What is the last non-zero digit of $((\dots(((1!)!+2!)!+3!)!+\dots)!+1992!)!$?

100 Views Asked by Bumbble Comm At 02 Apr 2026 - 6:23

Clarification of the given expression:

Let $A_1=(1!)!$

To get $A_2$, we add $2!$ to $A_1$ then we take the factorial of that expression. So, $A_2=((1!)!+2!)!$

To get $A_3$, we add $3!$ to $A_2$ then we take the factorial of that expression. So, $A_3=(((1!)!+2!)!+3!)!$

To get $A_4$, we add $4!$ to $A_3$ then we take the factorial of that expression. So, $A_4=((((1!)!+2!)!+3!)!+4!)!$

and so on.

Now we need to find the last non-zero digit of $A_{1992}$. I am not asking for a solution, but asking for some hints how shall I begin.

Your help would be appreciated. THANKS.

There are 1 best solutions below

Bumbble Comm On 06 Jan 2021 - 1:16

Let $a_n$ denote the last nonzero digit of $n!$; we need only consider $n\ge5$.

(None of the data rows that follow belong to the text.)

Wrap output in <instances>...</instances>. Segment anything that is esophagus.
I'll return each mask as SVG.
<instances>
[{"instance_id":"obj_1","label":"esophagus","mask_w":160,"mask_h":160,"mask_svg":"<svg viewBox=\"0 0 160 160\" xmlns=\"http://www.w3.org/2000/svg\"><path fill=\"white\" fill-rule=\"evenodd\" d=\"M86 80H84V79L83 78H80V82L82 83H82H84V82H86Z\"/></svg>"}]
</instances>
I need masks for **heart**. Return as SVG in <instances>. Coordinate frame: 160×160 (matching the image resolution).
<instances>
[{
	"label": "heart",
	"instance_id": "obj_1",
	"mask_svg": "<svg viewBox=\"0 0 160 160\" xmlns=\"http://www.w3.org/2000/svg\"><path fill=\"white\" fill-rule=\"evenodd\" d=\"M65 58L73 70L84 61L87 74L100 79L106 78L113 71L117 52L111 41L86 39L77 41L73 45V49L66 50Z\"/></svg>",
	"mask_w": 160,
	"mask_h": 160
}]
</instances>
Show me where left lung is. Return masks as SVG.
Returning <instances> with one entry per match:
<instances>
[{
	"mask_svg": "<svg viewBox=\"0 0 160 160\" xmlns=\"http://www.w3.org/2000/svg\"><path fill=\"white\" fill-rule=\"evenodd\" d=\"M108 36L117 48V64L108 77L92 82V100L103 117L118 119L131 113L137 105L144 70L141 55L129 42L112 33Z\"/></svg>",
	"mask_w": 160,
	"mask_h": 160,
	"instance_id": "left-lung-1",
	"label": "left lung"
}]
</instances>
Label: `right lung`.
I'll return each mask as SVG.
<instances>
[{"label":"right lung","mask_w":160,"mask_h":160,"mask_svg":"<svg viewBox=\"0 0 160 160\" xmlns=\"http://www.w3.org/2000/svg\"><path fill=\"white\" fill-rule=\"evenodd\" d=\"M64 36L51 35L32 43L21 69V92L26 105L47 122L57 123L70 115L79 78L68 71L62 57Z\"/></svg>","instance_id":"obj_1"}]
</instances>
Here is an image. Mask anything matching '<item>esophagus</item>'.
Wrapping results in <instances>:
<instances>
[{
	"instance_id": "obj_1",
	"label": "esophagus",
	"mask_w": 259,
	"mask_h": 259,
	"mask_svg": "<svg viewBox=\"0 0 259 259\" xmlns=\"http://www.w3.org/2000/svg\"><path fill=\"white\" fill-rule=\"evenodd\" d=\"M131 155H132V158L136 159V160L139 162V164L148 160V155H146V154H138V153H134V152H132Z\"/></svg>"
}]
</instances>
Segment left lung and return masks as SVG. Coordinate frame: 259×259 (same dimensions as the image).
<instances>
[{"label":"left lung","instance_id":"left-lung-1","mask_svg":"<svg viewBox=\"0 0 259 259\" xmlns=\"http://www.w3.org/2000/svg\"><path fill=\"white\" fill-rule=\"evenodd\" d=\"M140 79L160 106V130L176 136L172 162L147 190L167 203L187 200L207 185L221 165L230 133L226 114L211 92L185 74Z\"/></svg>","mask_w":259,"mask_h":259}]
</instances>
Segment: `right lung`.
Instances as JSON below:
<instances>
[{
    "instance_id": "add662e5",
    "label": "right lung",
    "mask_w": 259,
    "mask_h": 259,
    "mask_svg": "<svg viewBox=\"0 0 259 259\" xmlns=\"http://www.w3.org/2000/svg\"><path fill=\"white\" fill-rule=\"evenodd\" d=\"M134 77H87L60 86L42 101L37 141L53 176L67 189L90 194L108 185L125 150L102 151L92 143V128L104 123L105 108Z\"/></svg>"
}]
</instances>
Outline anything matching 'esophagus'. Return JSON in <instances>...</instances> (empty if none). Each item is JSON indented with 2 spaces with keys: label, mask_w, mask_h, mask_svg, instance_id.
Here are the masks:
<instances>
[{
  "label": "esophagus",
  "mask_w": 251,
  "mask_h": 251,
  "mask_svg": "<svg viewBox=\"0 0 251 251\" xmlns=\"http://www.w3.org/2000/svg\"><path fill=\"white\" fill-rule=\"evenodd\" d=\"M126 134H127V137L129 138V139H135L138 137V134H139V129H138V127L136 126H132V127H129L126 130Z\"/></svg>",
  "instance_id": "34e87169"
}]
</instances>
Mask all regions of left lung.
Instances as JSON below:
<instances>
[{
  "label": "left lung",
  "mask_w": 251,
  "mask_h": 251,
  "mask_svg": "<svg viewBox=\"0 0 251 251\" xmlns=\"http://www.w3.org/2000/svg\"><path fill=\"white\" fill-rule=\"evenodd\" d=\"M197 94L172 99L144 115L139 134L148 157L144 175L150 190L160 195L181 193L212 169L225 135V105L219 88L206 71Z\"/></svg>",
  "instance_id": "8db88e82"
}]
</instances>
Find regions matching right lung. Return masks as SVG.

Prove $a_n\in S:=\{2,\,4,\,6,\,8\}$.
Prove $a_{10k+5}=a_{10k+14}$.
Determine the order of the permutation $\sigma$ of $S$ for which $a_{10k+15}=\sigma(a_{10k+14})$.
Find a fairly small upper bound $p$ on the period of $a_n$.
Convince yourself $a_p,\,\cdots,\,a_{2p-1}$ is a period.
Explain why the original problem's answer is $a_p$, then compute it.